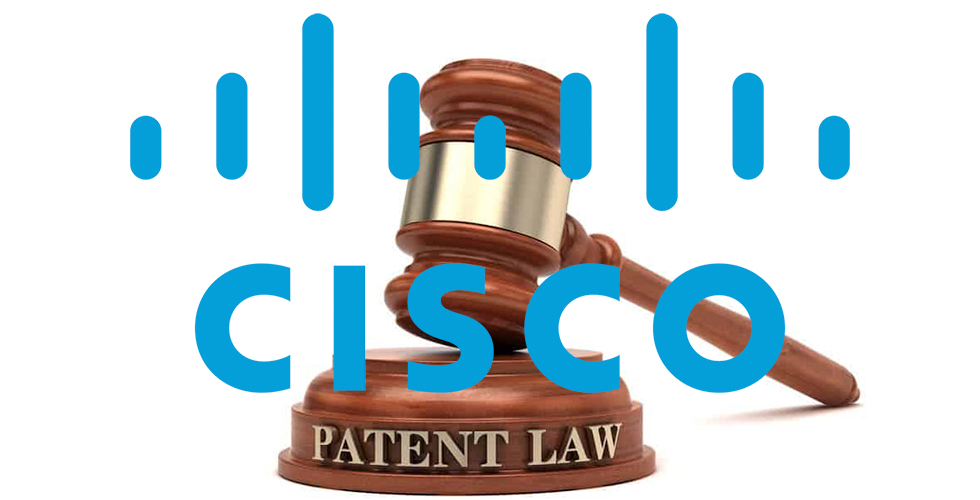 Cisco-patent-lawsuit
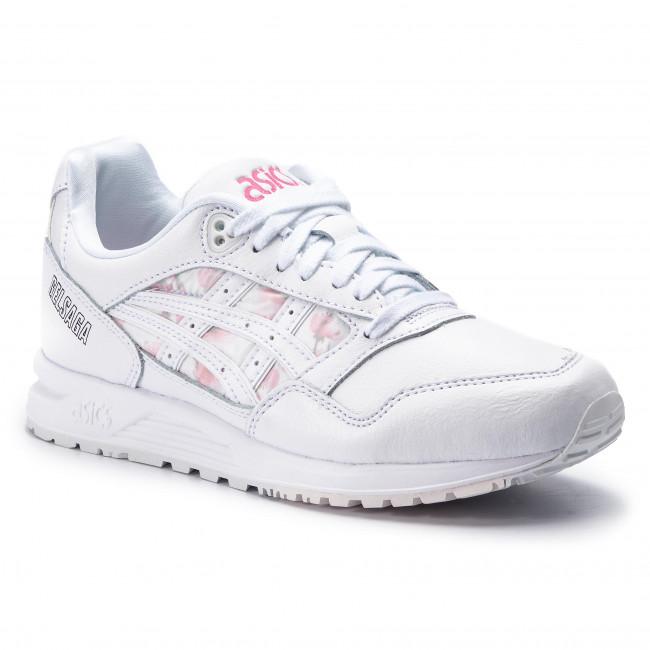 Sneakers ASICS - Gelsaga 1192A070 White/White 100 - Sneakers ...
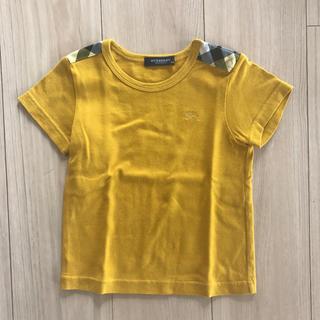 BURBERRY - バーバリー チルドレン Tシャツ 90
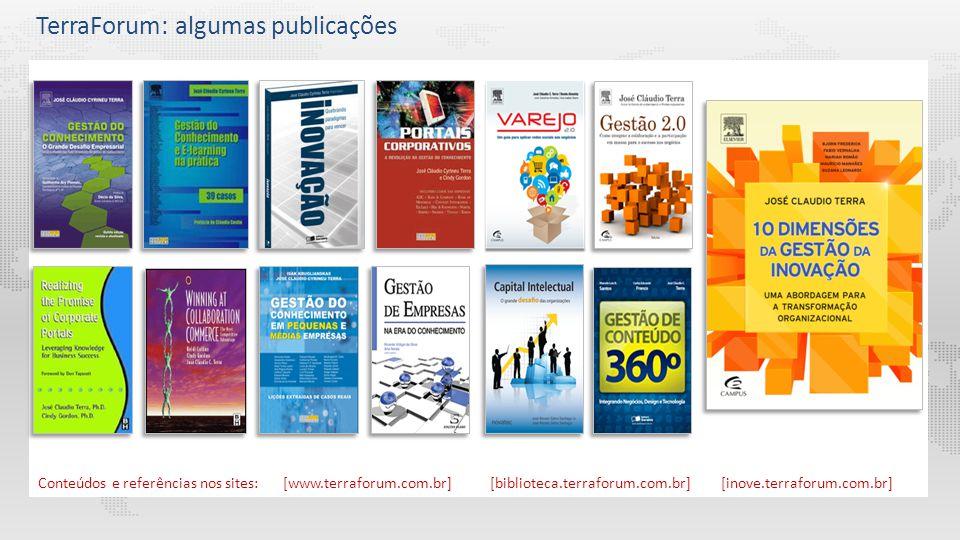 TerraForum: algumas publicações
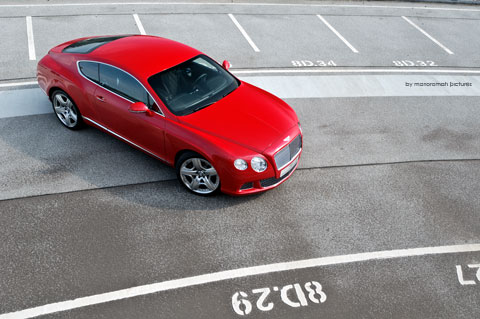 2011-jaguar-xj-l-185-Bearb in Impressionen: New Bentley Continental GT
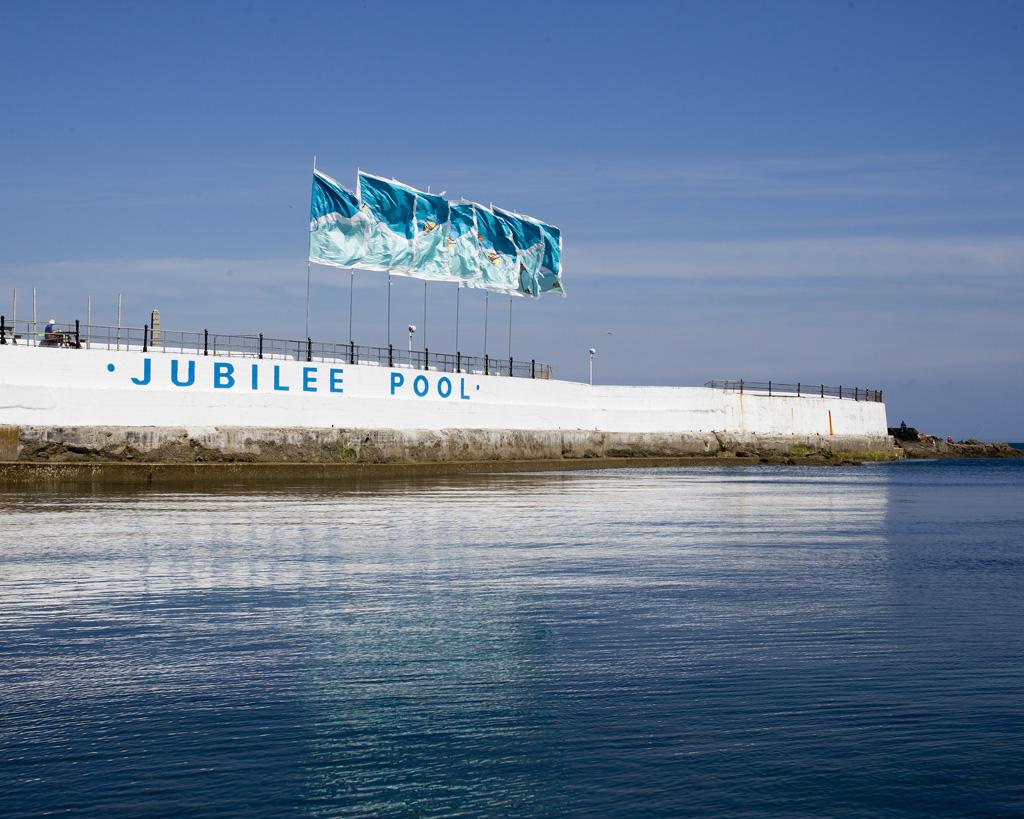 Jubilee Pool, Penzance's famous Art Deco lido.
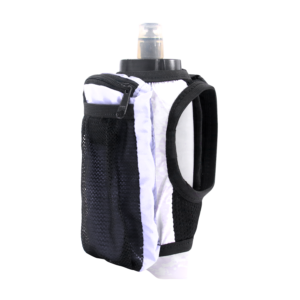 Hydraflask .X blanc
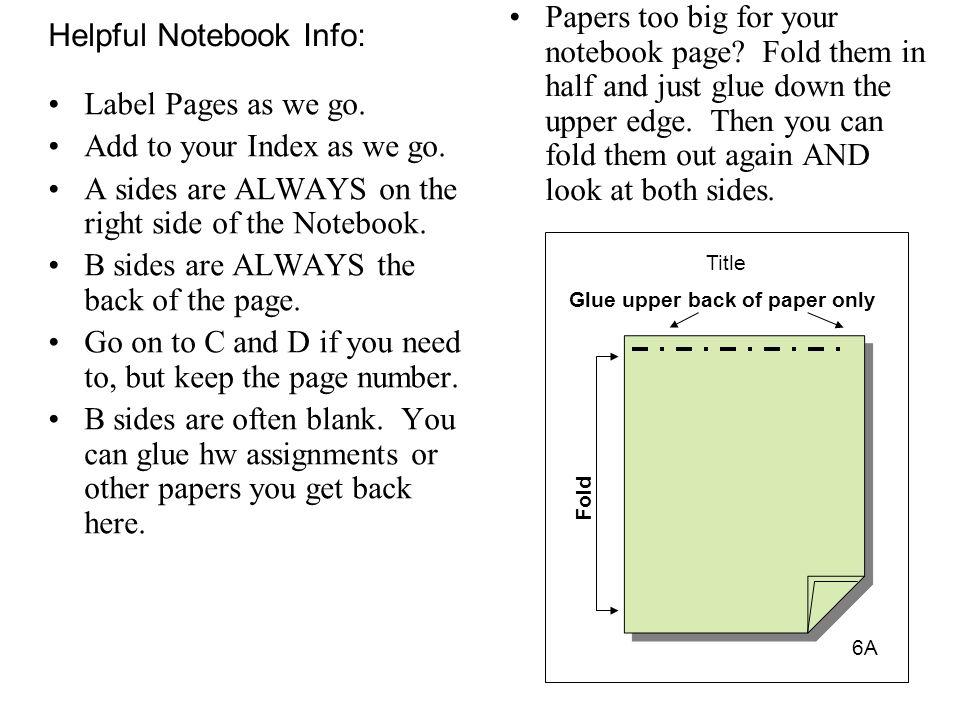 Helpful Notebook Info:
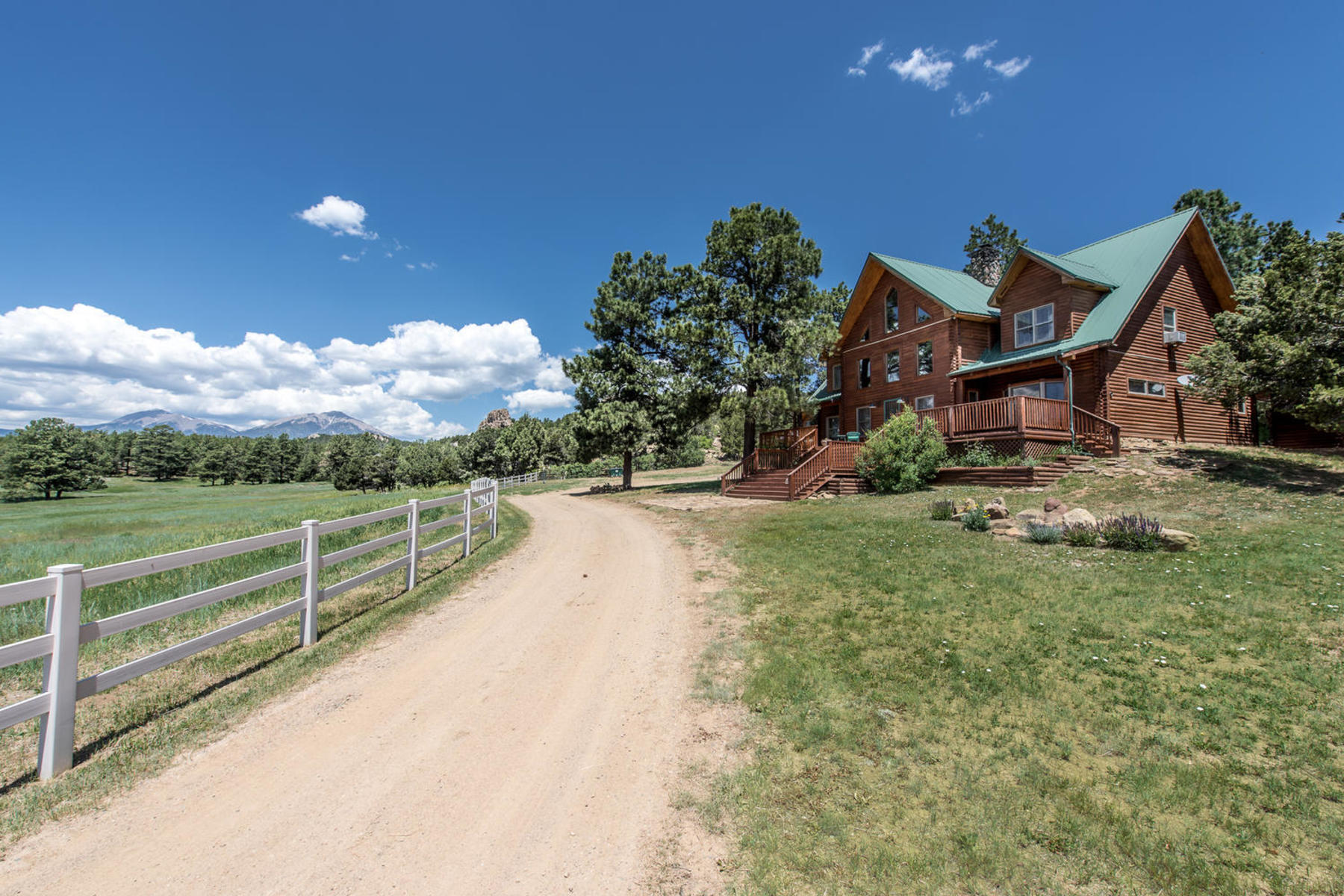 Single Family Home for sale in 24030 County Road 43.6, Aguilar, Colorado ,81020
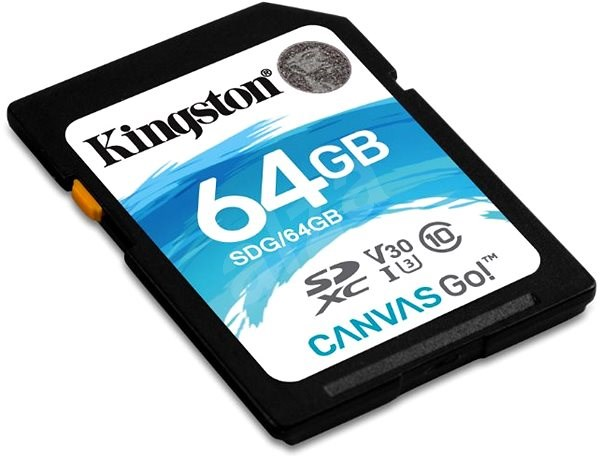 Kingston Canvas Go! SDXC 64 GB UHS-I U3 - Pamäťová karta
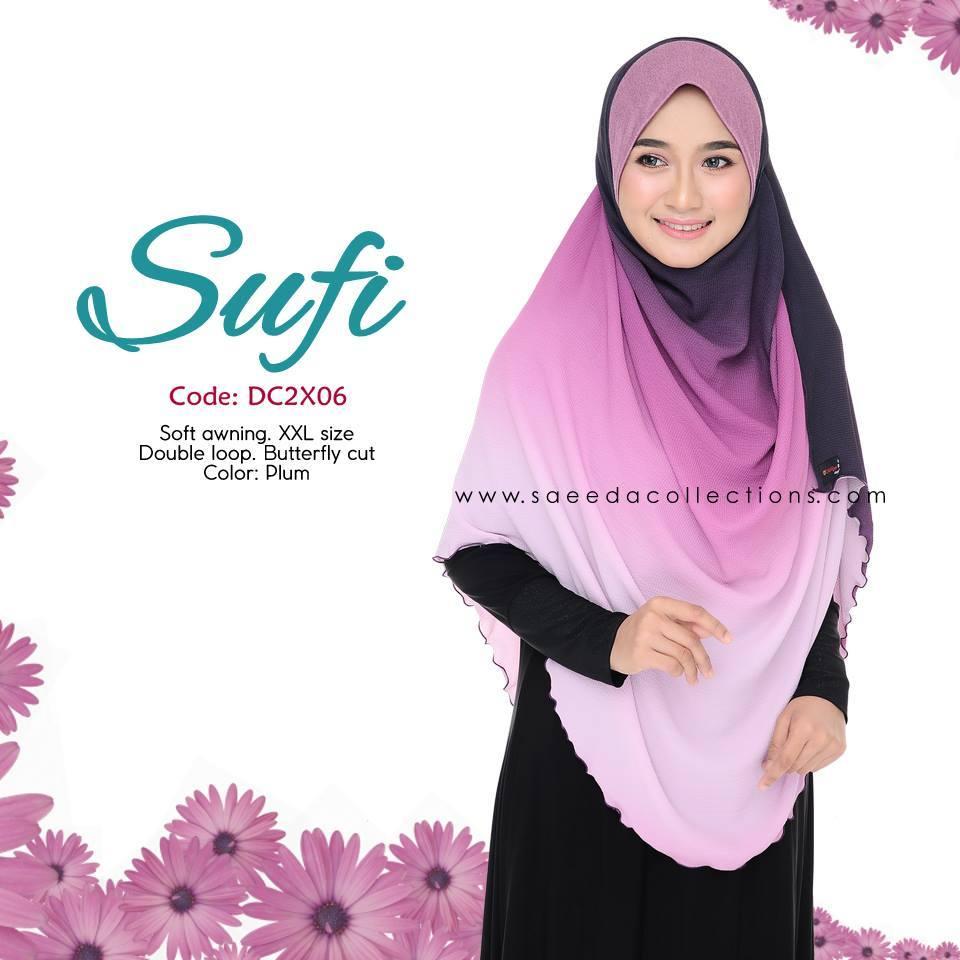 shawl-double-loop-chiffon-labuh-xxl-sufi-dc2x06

#####

- What to work on: Every line of the listing should be copied precisely, with images omitted.

- Answer:
 Cisco-patent-lawsuit
 Sneakers ASICS - Gelsaga 1192A070 White/White 100 - Sneakers ...
 BURBERRY - バーバリー チルドレン Tシャツ 90
 TerraForum: algumas publicações
 2011-jaguar-xj-l-185-Bearb in Impressionen: New Bentley Continental GT
 Jubilee Pool, Penzance's famous Art Deco lido.
 Hydraflask .X blanc
 Helpful Notebook Info:
 Single Family Home for sale in 24030 County Road 43.6, Aguilar, Colorado ,81020
 Kingston Canvas Go! SDXC 64 GB UHS-I U3 - Pamäťová karta
 shawl-double-loop-chiffon-labuh-xxl-sufi-dc2x06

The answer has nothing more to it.